Gold rate today:
On account of bank crisis in US and Europe and fear of economic slowdown, gold prices delivered stellar return among all assets in first quarter of the current year (CY) 2023. On MCX, gold prices shot up from around ₹54,975 per 10 gm to ₹59,371 per 10 gm levels during January to March in CY23, logging near 8 per cent rise in the recently ended March 2023 quarter. In quarter to quarter (QoQ) time, the yellow metal ended higher on second straight quarter.
According to commodity market experts, gold rate today has immediate resistance at ₹60,600 per 10 gm levels on MCX whereas in international spot market, gold prices are facing resistance at $2,000 per ounce levels. They said that gold prices are still in uptrend and on breaching of these resistance levels in domestic and international market, we can witness fresh leg of rally in the precious yellow metal.
Factors that fueled gold prices
On why gold rates are rising these days, Market expert Sugandha Sachdeva said, “Gold prices witnessed a remarkable advance in March and remained one of the best-performing assets in the first quarter of this year, gaining by around 8 per cent. It was the second consecutive quarter where prices remained in the positive territory, reflecting buying exuberance. Expectations of a dovish pilot by the US Fed, persistent inflation worries, concerns of a slowdown in global growth momentum, and strong buying by the central banks have buoyed the prices of the metal considered to be a safe-haven.”
Sugandha went on to add that concerns about the contagion from the bank crisis in US and volatility in financial markets further accentuated interest in gold deemed as a hedge against any economic or geopolitical uncertainty. Weakness in the dollar index wherein it softened for the second consecutive quarter further prompted the continuation of a move on the upwards incline.

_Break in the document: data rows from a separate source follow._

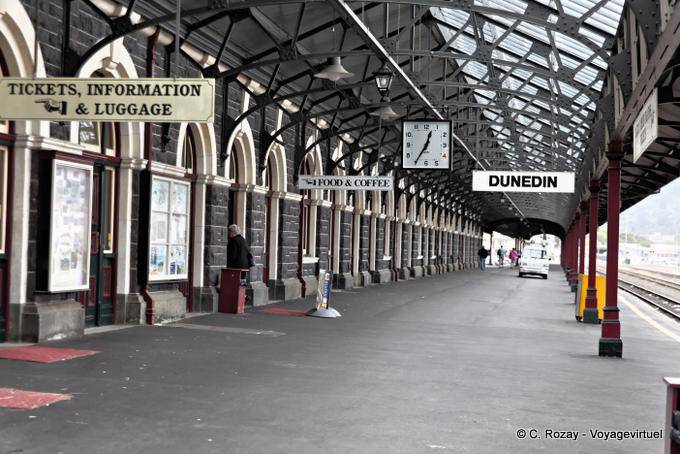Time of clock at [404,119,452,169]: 12:35
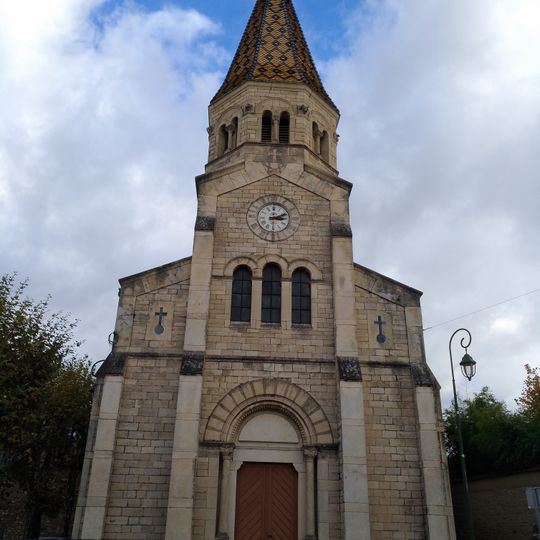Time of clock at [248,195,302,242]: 3:11
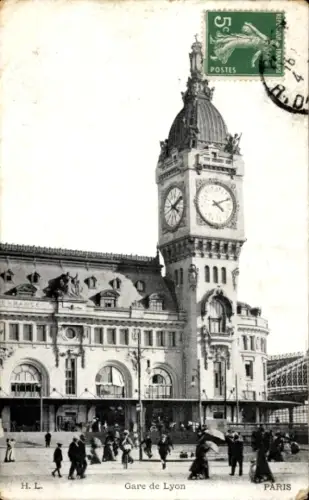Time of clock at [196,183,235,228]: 4:10
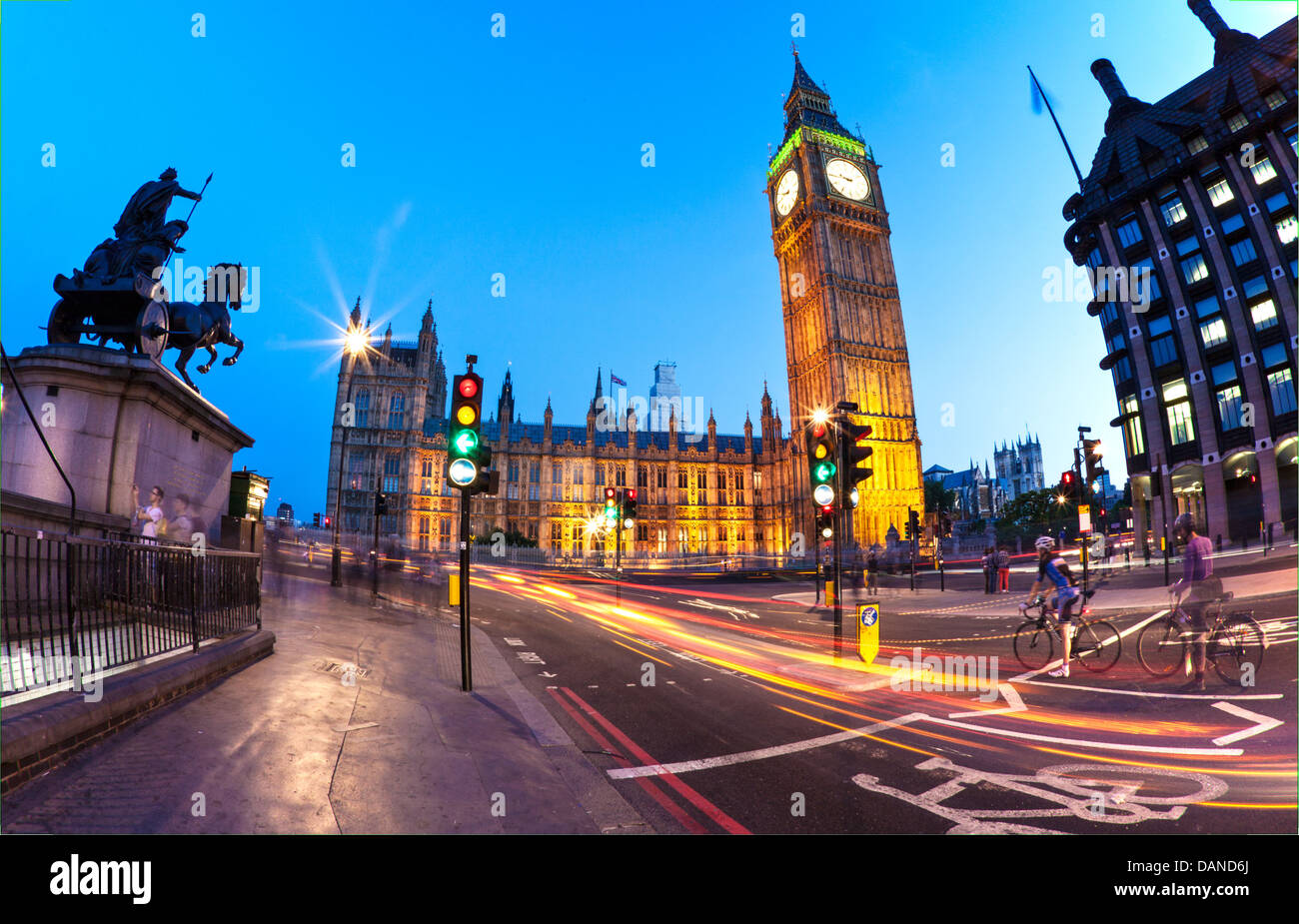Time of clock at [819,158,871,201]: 9:45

Expecting US Fed to go further soft on interest rate hike, Nirpendra Yadav, Senior Commodity Research Analyst at Swastika Investmart said, “As the US economy is under pressure, investors are hopeful that the Fed will now be soft on interest rate hikes, strengthening safe haven demand.” He went on to add that after emerging from the COVID-19 restriction policy, China’s economy shows steady growth, increasing the physical demand for gold.
“Gold withdrawals from the Shanghai Gold Exchange have increased by 76 tons year-on-year, the highest since 2014. The rise in gold outflows from the exchanges indicates strong demand from the wholesale market. China reported the highest gold import in 2022 after 2018. The People’s Bank of China started official gold purchases in November and continued in February. An increase in the gold premium in Shanghai and London indicates further strength,” Nirpendra Yadav said.
Gold price outlook
On outlook for gold price in near term, Sugandha Sachdeva said, “The overall price setup still indicates further room for upside in the precious metal in the long term given that the rates are likely to peak out very soon which could be a boon for gold prices, but buying on some declines would be the apt strategy.”
“While considering the near-term outlook, prices seem prone to the risks of profit booking where the level of $2000 per ounce mark is acting as a major barrier in the international markets, while the Rs.60600 per 10gm mark remains near-term resistance in the June contract. Only a convincing move past these key levels would further lead to a flare-up in prices. With concerns about the US financial sector receding and revival of “risk on” trade in the global markets, gold prices may give way to some selling pressure in the coming days, where support is seen at Rs.58000 per 10gm mark and then Rs.56700 per 10gm mark,” Sugandha concluded.
Will gold price climb a new peak?
Expecting rally in gold price to climb a new peak in short to medium term, Anuj Gupta, Vice President — Research at IIFL Securities said, “Immediate support for MCX gold price is placed at $1,960 levels whereas $1,945 is major support for the precious yellow metal in international spot market. We are expecting fresh leg of rally in the precious metal as Dollar Index has come below 102 levels and it may break its current support placed at 100 levels. Gold price may rest $1,990 and $2,020 per ounce levels in near term and if it sustains above $2,020 per ounce levels, then we can expect it to first hit $2,050 and then $2,100 and $2,200 levels, breaching its current life-time high of $2,075 per ounce levels.”